** START Record extracts **

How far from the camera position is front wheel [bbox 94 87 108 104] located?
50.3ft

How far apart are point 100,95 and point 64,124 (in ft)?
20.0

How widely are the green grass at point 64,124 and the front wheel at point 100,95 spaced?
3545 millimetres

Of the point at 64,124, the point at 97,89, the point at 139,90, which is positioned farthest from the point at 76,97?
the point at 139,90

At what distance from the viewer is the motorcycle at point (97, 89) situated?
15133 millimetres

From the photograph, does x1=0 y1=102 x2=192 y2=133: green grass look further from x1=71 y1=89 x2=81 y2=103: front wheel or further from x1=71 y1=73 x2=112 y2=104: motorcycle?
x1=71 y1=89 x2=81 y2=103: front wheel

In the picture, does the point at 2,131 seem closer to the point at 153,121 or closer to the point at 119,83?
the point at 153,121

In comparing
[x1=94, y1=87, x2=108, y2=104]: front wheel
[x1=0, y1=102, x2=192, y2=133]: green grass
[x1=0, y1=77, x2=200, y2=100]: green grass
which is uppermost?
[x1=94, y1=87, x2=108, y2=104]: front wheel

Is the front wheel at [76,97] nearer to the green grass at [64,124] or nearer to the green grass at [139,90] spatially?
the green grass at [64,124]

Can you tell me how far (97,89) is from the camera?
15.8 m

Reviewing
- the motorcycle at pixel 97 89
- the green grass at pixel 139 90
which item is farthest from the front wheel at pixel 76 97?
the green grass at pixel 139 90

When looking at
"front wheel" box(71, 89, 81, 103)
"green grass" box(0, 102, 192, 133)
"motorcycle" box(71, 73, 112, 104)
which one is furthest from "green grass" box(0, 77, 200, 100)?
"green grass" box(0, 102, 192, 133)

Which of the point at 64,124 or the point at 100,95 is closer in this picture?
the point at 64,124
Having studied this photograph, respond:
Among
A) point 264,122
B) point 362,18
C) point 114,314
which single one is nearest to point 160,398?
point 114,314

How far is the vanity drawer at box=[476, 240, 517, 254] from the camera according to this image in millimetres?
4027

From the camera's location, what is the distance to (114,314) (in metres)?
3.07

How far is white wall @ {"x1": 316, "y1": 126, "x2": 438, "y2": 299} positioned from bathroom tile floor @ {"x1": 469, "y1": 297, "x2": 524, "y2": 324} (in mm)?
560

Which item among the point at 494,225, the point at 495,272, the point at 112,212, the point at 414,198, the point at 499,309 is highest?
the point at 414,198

** END Record extracts **
** START Record extracts **

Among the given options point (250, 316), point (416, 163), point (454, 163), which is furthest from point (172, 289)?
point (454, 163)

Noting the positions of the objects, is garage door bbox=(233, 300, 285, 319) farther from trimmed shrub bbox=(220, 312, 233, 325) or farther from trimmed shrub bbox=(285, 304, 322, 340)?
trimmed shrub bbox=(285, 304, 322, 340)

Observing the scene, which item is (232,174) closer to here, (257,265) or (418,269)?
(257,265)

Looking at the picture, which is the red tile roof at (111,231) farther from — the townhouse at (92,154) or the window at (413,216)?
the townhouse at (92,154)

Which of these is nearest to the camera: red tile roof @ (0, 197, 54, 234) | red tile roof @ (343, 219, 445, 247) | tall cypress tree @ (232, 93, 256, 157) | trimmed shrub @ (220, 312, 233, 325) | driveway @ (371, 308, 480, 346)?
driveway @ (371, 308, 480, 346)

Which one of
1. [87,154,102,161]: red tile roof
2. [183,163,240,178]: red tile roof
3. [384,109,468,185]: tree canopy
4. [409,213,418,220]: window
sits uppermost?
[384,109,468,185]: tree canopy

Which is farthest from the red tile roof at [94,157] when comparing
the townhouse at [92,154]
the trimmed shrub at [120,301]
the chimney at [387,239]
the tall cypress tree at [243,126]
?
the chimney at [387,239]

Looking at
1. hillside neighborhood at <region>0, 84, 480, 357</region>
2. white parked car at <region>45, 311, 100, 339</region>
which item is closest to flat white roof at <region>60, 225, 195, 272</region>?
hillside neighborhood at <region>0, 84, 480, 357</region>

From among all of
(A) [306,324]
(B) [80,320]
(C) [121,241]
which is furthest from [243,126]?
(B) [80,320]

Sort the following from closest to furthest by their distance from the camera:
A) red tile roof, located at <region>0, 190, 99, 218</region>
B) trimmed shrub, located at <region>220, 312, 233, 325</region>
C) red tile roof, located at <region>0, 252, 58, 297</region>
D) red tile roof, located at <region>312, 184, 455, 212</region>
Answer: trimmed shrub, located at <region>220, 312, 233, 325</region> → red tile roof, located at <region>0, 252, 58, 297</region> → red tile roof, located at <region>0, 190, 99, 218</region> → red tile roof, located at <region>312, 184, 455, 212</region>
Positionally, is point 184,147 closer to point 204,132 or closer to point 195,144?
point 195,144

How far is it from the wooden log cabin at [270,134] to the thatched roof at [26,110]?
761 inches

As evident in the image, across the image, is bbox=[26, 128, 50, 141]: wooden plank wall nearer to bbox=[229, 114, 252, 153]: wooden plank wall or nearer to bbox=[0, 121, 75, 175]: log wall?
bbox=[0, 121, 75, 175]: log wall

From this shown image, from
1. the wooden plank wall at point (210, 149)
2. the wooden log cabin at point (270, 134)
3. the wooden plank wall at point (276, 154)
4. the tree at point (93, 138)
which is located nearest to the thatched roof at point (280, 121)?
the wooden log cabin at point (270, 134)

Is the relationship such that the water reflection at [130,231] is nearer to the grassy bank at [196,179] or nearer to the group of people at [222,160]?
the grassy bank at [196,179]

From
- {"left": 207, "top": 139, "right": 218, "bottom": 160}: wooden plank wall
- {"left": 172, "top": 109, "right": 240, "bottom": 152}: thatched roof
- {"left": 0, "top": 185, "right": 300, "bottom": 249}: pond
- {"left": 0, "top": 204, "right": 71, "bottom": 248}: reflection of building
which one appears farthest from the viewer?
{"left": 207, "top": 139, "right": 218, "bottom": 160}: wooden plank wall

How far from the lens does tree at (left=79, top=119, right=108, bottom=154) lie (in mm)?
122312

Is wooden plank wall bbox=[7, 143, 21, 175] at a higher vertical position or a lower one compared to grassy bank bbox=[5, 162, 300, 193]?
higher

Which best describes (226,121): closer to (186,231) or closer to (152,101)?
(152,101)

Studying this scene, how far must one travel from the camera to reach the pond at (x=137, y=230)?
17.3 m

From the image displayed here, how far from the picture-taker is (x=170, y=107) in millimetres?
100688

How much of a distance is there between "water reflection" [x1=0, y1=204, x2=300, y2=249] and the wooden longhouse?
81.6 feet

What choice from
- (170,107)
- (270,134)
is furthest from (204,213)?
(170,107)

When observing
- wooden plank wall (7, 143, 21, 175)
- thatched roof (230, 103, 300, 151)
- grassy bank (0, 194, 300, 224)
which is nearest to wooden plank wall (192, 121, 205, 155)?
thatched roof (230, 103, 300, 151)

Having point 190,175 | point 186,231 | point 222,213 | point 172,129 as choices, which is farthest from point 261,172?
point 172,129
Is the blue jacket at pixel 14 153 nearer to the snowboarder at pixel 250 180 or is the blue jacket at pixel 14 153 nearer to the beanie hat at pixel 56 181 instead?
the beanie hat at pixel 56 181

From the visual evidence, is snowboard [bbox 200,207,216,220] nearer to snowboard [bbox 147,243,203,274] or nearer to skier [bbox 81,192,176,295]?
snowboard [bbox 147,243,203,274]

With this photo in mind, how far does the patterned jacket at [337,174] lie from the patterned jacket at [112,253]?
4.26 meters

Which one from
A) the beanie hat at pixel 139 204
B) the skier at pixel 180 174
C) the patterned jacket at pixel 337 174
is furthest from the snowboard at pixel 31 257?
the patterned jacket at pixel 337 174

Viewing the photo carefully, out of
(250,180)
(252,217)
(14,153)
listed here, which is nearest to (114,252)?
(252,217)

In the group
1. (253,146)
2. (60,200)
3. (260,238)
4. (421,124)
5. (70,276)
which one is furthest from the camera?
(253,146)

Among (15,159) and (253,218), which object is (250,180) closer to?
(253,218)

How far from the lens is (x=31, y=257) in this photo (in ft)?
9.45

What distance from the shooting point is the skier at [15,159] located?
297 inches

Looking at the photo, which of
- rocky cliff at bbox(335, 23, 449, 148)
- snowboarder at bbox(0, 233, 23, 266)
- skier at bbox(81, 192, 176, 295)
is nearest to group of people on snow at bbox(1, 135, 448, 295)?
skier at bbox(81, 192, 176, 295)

** END Record extracts **

* [The problem]:
Copy out the entries from the line containing "How far from the camera" through the line containing "15133 millimetres", keeping every word and number unchanged.

* [Written answer]:
How far from the camera position is front wheel [bbox 94 87 108 104] located?
50.3ft

How far apart are point 100,95 and point 64,124 (in ft)?
20.0

How widely are the green grass at point 64,124 and the front wheel at point 100,95 spaced?
3545 millimetres

Of the point at 64,124, the point at 97,89, the point at 139,90, which is positioned farthest from the point at 76,97?
the point at 139,90

At what distance from the viewer is the motorcycle at point (97, 89) situated?
15133 millimetres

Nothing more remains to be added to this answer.